Le sextoy resta au sol un moment, inerte. Puis il s’alluma tout seul. A l’aide de ses vibrations et de ses mouvements d’avant en arrière, il rampa sur le sol de la chambre de Magalie. Il progressa ainsi jusqu’à la porte. Il se mit alors à vibrer à une vitesse vertigineuse, emmagasinant de l’énergie avant de sauter jusqu’à la poignée. Il ouvrit la porte et disparut dans l’appartement…
Le lendemain matin, Magalie fut réveillée par les oiseaux qui gazouillaient dans la cour de l’immeuble. Elle s’étira, reposée, heureuse, parée à profiter de son week-end. Elle se traina jusqu’à la salle de bain pour prendre une douche et se rappela qu’elle n’avait pas encore nettoyé son sextoy. Elle retourna dans sa chambre et fronça les sourcils en constatant que son Peter Rabbit n’était plus sur sa table de chevet… Elle était certaine de l’y avoir laissé. Elle fouilla dans son tiroir, par réflexe, et fuit surprise de le trouver là, propre, bien rangé dans sa pochette. Elle l’avait donc nettoyé… Elle haussa les épaules et partit se préparer.

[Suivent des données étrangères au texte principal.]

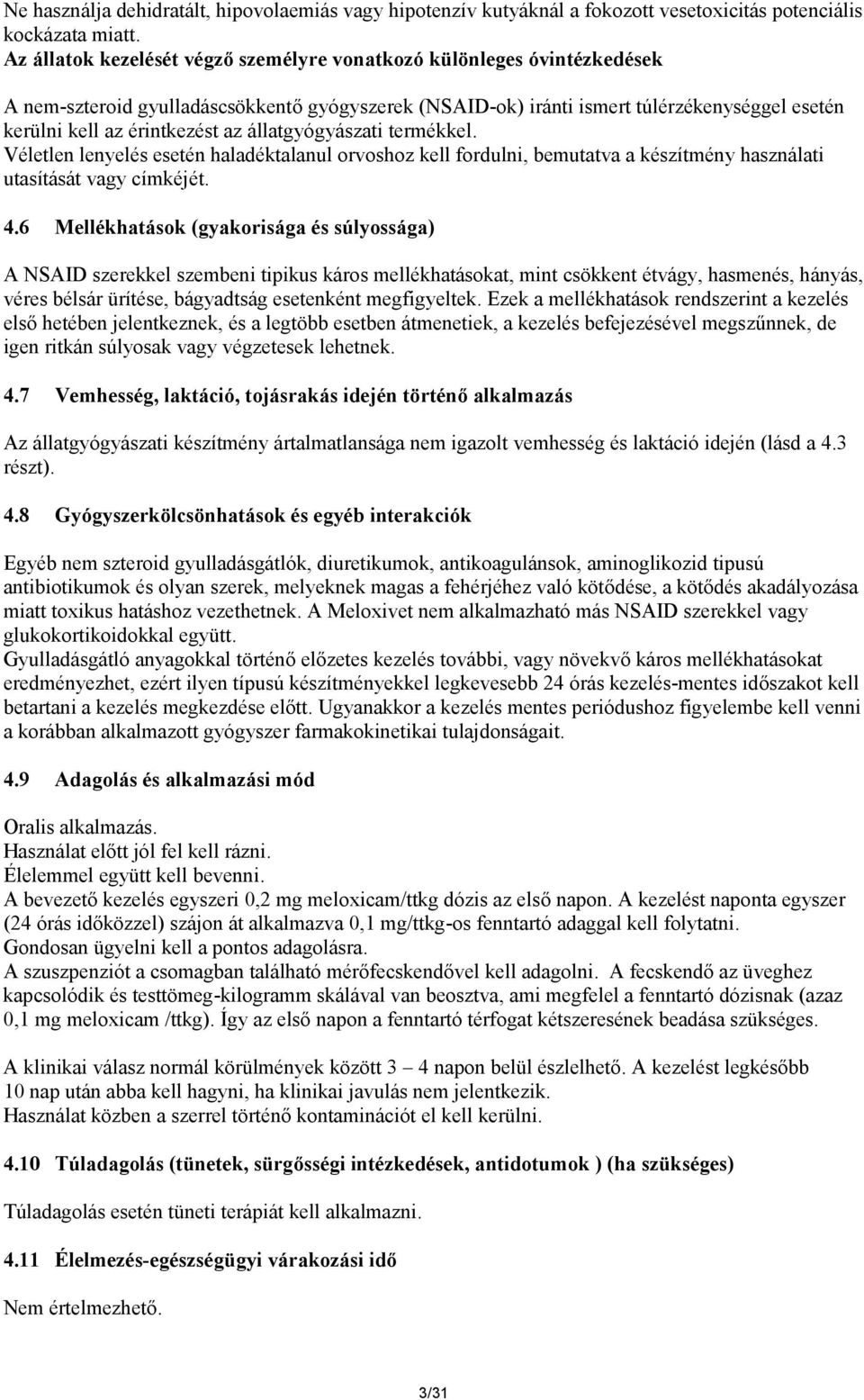 állatgyógyászati termékkel. Véletlen lenyelés esetén haladéktalanul orvoshoz kell fordulni, bemutatva a készítmény használati utasítását vagy címkéjét. 4.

Il faisait un temps magnifique. Elle attrapa son sac à main et sortit de son appartement en sifflotant. Dans la cage d’escalier, elle croisa un homme en costume cravate qui la stoppa.
— Vous habitez l’appartement au-dessus de Monsieur Isidore Dupin ?
— Oui… Pourquoi ?
— Je suis de la police.
— Il s’est passé quelque chose ?
— Je suis au regret de vous dire que Monsieur Dupin est mort.
Magalie porta sa main à sa bouche. Elle ne tenait pas le vieux dans son cœur, mais elle le croisait presque tous les jours depuis trois ans… Et les derniers mots qu’elle lui avait dits n’étaient pas ceux qu’on lance à quelqu’un qui va mourir.
— Est-ce que vous avez entendu quelque chose de suspect cette nuit ?
— De suspect ?
— Oui, mademoiselle… Je suis obligé de vous dire que tout porte à croire qu’il s’agit d’une agression. Monsieur Dupin a été assassiné.